Para a maior parte dos observadores nomes como George Kennan, George Marshall, Dean Acheson ou John Foster Dulles são personagens distantes do quotidiano, que pouca ou nenhuma influencia têm nas suas vidas. Todavia, todos eles foram personagens centrais na construção da teia de alianças dos EUA do pós-II Guerra Mundial, que permitiu (décadas mais tarde) prevalecer na Guerra Fria.
Em maio de 2020, auge da pandemia, escrevi no SOL um artigo intitulado Enquanto dormíamos que se debruçava sobre a ascensão da China perante uns EUA que «depreciavam o sistema de alianças construído nos últimos 65 anos». Um dos resultados da soberta unilateralista norte-americana dos mandatos de George W. Bush, da retração estratégica da Era Obama e do isolacionismo arrogante dos anos Trump, foi ter possibilitado a abertura de espaço para o avanço de um sistema de alianças chinês, capaz de contrapor o sistema de alianças norte-americano.
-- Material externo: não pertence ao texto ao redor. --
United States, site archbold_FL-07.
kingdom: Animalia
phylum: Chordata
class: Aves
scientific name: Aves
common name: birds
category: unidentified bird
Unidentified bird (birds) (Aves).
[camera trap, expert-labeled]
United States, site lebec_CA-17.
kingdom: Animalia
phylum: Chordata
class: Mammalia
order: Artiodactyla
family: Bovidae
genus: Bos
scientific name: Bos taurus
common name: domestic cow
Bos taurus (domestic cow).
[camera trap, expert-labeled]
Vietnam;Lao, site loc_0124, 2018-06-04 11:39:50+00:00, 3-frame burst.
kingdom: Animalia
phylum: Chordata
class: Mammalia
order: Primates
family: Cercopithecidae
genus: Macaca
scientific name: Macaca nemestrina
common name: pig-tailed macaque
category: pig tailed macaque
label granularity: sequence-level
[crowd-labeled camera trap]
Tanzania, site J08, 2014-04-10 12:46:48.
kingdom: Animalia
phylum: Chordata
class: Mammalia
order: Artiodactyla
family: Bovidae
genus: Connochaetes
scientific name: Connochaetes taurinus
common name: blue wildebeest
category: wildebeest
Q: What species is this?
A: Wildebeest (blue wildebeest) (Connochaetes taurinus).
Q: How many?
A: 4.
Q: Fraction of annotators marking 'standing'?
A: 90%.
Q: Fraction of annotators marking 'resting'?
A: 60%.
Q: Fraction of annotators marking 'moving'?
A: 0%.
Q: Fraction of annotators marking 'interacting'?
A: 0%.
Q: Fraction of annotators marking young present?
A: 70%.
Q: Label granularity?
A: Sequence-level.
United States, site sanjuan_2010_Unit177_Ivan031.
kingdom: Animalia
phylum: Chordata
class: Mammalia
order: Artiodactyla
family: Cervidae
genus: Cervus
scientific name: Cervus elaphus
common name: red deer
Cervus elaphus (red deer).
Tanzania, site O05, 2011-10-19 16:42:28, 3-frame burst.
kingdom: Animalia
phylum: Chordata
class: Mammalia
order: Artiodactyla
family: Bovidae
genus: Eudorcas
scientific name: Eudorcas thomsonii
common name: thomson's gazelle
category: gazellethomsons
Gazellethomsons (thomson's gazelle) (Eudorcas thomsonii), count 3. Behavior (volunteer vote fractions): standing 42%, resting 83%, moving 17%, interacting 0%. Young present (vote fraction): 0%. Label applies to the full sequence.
Se, aquando da sua criação, os BRICS eram um fórum informal de países economicamente dinâmicos, sobretudo com preponderância regional, com exceção da China que era já um ator global, o mundo mudou. O ‘fórum informal’ tem uma liderança clara (a China) e novos objetivos: reformular a ordem económica mundial.
Nos dias de hoje, este grupo de países representa 45% da população mundial e 22% do PIB, o que já de si são números impressionantes. Contudo, em 2050 os mesmos países representarão menos população, 41%, mas serão responsáveis por 48% da riqueza global. Macron queria fazer parte deste grupo: está ali o futuro.
Estes números representam uma imensa transformação na ponderação de poder no sistema. É isso que se está a jogar naquelas reuniões, a hipótese de moldar uma nova ordem mundial, multipolar e pós-Pax Americana.
Qual o lugar da União Europeia neste mundo? Há pensamento estratégico sobre estas questões, ou está apenas a assistir, convencida que ainda é o continente aristocrata do passado?
A ‘Europa’ (bem como todo o ocidente) habituou-se a utilizar expressões como ‘novo mundo’ ou ‘economias emergentes’, como forma de qualificar o potencial que era percebido naqueles territórios. Hoje, quando o dito potencial ganha evidência, continua amarrada a um quadro institucional e de interesses estratégicos que podem não ser os seus.
Com uma população cada vez mais envelhecida, com fraca dinâmica económica e mais fechada sobre si própria (a guerra na Ucrânia e o eixo a leste isso implica), a União tenderá para ser cada vez menos relevante no mundo.
A UE não tem autonomia estratégica e isso torna-a pouco relevante nas decisões globais. Não tem unidade e isso impede-a de ter autonomia estratégica. Não tem líderes, e isso impede-a de ter unidade (não há um interesse europeu único, há 26 interesses nacionais).
O mundo forjado no pós-II Guerra Mundial não é mais o mesmo. Os homens que o construíram deixaram como sucessores burocratas que, mais do que moldarem o futuro coletivo dos que governam, procuram o próximo cargo. Já desistiram!